All patients were encouraged to return to the clinic for full clinical and radiographic evaluation. Radiographs including low AP of the pelvis and AP and lateral of the femur to include the hip were obtained. If the patient was unable or unwilling to return for full clinical evaluation, local or portable radiographic evaluation was arranged. Among the patients who had died, contact was made with a surviving relative in all patients to assure that no further surgeries had occurred. Twenty-six hips (87%) had minimum 2-year radiographic followup with an average length of 5 years (range, 2–11 years). Two authors (JJC, DWH) reviewed all radiographs with interpretation reported by consensus.

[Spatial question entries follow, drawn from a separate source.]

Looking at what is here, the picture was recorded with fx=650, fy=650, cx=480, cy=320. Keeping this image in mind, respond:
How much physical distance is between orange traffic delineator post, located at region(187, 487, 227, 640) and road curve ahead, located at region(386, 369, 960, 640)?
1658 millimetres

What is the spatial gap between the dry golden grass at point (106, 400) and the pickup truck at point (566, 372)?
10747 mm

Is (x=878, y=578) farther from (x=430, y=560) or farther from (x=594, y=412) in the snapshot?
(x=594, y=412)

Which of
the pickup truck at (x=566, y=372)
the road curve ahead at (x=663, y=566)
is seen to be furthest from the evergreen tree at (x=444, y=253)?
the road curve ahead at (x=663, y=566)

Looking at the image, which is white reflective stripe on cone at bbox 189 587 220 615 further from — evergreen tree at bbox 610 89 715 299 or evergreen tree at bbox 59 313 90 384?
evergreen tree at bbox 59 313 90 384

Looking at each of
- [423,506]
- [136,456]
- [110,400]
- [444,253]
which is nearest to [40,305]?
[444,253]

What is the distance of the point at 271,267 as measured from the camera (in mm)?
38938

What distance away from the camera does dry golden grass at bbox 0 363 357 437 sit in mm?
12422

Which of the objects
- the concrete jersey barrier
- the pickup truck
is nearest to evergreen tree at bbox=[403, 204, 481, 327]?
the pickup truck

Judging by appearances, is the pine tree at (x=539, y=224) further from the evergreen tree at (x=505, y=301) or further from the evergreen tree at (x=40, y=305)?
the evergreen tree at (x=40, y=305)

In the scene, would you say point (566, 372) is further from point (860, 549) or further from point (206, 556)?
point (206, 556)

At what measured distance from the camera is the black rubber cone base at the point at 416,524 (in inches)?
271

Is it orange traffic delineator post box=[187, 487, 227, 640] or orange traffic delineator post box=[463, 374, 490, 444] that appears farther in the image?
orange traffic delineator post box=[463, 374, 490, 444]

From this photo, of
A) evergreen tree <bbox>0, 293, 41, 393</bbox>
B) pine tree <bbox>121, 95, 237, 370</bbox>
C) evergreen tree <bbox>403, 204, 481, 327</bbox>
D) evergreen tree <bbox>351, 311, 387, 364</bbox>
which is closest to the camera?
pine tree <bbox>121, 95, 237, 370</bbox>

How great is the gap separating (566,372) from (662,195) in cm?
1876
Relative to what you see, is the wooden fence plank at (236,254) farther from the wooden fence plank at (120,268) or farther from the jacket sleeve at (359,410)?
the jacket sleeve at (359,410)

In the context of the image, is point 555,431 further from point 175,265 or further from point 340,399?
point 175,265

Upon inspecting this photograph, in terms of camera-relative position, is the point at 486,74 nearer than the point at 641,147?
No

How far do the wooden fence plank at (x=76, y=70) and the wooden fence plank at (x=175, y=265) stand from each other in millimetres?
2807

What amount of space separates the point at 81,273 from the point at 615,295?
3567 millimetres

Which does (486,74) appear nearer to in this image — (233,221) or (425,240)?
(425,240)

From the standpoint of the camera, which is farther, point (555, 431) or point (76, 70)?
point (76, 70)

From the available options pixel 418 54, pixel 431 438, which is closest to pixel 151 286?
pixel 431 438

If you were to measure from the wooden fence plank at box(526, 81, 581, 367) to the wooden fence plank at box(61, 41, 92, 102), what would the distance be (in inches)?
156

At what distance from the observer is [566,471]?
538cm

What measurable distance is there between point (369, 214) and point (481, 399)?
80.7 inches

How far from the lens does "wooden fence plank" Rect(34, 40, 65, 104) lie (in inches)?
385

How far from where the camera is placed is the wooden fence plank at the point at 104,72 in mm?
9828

Acetabular components were evaluated for bone-prosthesis radiolucencies, acetabular osteolysis, and acetabular component migration according to the criteria of Massin et al. [11]. Radiographic loosening of the acetabular shell was defined as the presence of a complete radiolucent line in all three zones, cup migration, or change in cup position [4].
We compared Harris hip, WOMAC, and SF-36 scores at last followup with those of the preindex revision scores using paired t-tests.
Results
No additional revision surgeries of the acetabular construct were required in any hips. Hence, survivorship for rerevision for any reason was 100%.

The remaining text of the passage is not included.